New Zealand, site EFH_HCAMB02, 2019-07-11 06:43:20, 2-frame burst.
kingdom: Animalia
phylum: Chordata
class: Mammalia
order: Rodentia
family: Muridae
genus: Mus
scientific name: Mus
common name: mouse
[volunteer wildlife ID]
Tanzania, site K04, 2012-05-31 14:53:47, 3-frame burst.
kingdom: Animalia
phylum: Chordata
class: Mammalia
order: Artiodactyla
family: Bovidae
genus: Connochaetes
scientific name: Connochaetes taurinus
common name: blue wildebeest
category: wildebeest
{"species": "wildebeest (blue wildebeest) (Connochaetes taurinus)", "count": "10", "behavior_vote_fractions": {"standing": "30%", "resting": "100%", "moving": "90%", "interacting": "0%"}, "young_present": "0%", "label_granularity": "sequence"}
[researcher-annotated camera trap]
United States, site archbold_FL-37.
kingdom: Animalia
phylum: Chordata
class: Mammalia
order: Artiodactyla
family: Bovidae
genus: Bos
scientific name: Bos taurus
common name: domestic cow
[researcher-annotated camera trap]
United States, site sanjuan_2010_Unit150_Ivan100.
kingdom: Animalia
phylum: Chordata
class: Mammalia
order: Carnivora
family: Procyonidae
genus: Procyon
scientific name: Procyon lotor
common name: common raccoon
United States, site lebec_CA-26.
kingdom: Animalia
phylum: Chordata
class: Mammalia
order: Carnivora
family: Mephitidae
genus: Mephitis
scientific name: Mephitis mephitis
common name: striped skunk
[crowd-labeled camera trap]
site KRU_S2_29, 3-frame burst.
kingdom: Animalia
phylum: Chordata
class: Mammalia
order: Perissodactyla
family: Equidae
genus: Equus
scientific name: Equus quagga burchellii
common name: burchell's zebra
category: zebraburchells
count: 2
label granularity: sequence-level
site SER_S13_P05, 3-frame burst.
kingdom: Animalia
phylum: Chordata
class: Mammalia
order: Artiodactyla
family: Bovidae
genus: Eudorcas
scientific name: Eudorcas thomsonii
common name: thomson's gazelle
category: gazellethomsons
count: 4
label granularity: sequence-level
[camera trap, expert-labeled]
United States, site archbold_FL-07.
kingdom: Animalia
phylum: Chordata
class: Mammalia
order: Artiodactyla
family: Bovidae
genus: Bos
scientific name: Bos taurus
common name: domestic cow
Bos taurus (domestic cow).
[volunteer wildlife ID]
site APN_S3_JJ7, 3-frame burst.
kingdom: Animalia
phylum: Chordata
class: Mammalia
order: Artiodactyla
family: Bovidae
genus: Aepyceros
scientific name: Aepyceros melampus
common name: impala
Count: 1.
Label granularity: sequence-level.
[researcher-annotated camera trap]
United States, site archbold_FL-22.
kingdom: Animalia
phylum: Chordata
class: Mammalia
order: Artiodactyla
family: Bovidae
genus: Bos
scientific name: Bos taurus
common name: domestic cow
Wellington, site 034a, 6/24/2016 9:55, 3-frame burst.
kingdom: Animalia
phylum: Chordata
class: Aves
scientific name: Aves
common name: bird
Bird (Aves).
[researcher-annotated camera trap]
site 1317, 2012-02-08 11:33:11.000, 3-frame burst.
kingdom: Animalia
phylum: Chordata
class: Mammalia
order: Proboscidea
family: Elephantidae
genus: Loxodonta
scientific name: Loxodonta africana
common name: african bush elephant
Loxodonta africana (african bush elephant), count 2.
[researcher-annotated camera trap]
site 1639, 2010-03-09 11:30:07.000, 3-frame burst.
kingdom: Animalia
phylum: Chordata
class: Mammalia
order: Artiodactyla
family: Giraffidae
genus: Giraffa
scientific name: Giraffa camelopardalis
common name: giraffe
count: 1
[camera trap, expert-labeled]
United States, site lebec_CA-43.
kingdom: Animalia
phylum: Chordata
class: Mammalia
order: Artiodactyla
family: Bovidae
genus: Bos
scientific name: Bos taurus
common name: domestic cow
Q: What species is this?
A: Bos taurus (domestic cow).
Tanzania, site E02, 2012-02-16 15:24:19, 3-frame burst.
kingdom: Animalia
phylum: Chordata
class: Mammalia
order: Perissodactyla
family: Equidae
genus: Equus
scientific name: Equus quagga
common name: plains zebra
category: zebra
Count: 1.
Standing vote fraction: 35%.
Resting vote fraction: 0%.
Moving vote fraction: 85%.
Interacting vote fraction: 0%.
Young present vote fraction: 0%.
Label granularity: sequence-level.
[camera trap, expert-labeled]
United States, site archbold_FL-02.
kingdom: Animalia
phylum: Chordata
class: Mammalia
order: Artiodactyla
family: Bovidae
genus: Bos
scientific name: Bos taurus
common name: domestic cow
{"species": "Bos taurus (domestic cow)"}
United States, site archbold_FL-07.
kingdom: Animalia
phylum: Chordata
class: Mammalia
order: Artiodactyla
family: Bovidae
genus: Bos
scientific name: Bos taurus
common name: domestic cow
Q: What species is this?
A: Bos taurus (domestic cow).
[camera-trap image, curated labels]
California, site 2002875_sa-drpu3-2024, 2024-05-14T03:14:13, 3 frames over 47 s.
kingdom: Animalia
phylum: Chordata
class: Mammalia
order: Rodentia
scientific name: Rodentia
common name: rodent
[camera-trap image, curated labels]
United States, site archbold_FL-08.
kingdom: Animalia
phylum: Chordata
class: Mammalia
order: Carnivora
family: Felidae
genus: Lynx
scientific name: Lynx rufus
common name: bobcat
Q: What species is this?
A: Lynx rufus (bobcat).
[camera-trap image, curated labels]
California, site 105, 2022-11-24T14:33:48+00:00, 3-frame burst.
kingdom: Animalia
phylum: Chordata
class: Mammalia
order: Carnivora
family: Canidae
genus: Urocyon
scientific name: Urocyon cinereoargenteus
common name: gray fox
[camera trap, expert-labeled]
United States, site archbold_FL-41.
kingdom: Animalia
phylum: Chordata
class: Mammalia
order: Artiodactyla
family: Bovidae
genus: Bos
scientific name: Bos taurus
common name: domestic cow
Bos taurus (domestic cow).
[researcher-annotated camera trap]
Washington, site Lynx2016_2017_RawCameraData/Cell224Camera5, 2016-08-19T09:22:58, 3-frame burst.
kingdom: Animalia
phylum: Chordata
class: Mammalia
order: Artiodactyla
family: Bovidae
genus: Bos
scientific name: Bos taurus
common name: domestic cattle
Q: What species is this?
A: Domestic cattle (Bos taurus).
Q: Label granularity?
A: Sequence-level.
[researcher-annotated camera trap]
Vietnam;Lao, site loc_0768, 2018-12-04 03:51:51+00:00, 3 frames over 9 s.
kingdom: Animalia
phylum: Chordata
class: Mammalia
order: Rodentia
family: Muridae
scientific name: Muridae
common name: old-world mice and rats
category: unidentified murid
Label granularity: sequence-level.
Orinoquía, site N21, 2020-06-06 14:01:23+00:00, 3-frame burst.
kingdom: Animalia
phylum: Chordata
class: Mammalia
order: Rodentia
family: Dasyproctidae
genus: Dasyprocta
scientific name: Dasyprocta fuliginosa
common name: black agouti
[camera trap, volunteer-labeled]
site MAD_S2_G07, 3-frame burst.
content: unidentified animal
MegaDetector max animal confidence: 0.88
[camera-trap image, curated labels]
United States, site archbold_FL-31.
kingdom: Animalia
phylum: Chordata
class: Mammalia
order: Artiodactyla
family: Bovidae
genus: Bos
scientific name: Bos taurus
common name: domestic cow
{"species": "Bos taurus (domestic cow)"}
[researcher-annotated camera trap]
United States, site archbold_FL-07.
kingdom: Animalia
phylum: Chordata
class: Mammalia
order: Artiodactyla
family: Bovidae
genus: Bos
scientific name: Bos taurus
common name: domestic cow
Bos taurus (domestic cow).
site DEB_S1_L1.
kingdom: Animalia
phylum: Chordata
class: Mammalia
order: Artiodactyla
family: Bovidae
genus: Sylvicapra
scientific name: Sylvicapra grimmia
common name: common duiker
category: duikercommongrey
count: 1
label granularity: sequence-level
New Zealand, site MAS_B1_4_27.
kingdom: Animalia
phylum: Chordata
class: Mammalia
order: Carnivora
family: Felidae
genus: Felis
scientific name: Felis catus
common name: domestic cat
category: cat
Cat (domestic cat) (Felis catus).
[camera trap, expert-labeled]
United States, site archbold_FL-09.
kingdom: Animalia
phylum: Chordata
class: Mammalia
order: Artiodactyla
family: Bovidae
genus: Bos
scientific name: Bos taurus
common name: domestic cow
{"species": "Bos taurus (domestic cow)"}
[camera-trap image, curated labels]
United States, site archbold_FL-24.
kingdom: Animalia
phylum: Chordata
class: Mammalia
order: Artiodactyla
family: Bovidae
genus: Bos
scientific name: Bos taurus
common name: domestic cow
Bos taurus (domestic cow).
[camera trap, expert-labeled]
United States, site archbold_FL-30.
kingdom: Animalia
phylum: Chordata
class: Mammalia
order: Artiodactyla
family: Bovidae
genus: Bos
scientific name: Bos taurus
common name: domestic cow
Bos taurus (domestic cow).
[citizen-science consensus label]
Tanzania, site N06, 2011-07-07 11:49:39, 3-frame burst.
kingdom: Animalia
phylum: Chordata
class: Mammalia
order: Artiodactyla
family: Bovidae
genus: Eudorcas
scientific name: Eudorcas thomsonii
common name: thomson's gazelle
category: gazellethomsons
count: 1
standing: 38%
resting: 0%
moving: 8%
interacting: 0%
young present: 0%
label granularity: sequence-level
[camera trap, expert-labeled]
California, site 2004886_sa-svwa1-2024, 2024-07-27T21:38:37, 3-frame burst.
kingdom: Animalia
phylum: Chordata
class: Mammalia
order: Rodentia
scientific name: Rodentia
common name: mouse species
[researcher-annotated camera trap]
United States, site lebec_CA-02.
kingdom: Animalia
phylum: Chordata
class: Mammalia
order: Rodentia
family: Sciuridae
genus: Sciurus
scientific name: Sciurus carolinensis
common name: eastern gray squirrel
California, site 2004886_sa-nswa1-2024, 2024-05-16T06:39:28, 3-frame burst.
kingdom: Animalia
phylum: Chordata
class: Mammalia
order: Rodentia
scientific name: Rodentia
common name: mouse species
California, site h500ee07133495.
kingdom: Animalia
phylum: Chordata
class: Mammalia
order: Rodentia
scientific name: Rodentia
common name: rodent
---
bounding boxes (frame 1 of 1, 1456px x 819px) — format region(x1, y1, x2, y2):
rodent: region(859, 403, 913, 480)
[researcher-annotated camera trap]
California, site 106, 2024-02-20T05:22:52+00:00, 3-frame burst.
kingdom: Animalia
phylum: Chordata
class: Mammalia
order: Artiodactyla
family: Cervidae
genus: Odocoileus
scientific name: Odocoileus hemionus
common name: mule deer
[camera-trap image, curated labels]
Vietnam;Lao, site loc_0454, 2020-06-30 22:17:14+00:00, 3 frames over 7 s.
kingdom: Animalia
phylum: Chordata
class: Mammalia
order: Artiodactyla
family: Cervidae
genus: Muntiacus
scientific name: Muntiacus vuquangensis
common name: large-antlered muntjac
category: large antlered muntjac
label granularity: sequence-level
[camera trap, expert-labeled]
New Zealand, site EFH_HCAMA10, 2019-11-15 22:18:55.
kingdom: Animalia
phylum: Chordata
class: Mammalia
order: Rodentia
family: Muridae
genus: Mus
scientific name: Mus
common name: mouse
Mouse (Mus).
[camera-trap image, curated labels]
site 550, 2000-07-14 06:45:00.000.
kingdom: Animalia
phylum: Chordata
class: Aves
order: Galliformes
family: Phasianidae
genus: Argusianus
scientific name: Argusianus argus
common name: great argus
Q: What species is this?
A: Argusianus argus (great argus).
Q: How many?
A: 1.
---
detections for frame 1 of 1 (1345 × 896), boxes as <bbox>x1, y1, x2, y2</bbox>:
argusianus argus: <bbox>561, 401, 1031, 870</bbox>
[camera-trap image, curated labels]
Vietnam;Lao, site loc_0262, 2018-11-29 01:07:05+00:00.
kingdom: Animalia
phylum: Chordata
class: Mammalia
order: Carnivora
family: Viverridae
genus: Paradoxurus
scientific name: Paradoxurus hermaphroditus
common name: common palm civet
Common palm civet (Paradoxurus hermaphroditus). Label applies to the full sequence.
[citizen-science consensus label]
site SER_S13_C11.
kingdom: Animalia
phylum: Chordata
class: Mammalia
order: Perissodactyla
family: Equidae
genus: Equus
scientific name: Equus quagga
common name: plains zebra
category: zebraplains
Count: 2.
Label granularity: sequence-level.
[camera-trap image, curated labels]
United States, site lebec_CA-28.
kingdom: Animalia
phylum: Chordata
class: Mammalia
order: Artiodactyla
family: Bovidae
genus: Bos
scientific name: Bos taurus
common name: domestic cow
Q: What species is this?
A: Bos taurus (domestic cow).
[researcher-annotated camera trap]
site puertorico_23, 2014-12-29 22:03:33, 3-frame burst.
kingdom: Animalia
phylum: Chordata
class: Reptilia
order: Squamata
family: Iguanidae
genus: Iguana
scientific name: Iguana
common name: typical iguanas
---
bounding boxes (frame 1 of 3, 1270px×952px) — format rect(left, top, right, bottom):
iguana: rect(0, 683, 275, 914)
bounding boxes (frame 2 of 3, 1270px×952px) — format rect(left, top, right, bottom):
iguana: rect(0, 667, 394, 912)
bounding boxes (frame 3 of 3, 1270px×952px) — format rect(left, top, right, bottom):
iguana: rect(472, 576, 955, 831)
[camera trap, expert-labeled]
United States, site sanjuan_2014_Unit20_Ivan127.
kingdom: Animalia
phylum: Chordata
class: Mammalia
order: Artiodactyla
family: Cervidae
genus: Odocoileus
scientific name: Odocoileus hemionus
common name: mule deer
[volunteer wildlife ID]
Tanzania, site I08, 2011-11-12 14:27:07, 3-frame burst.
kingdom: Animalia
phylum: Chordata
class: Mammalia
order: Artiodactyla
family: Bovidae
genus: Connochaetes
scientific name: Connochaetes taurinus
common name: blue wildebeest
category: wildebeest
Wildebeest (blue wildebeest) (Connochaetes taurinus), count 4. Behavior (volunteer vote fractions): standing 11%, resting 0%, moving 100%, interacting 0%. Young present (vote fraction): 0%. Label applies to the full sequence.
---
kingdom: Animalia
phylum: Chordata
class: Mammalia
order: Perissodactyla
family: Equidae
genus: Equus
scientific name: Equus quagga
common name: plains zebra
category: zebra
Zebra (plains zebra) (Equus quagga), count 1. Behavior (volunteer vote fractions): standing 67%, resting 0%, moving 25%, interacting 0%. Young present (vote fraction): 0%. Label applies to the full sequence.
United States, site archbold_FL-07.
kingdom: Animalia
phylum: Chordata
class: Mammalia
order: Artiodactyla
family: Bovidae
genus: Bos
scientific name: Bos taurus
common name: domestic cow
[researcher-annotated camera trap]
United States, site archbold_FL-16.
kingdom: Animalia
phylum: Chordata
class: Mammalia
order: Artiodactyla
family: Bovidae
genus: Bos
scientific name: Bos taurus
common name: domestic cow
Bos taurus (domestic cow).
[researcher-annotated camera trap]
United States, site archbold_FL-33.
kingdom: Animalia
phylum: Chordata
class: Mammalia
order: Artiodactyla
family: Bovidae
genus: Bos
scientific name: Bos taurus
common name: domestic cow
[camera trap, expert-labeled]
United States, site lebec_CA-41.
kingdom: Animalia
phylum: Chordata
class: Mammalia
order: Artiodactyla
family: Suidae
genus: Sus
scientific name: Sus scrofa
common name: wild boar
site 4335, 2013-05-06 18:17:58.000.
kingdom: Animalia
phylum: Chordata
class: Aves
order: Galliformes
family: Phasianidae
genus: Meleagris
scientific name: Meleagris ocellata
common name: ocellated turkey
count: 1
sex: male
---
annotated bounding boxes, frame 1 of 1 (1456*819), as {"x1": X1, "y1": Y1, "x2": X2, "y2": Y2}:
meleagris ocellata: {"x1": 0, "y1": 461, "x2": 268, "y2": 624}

_ _ _ _ _

• [Assignment] Nothing but the lines with "Vietnam" should be returned, copied from the entries above.

• [Exercise result]
Vietnam;Lao, site loc_0768, 2018-12-04 03:51:51+00:00, 3 frames over 9 s.
Vietnam;Lao, site loc_0454, 2020-06-30 22:17:14+00:00, 3 frames over 7 s.
Vietnam;Lao, site loc_0262, 2018-11-29 01:07:05+00:00.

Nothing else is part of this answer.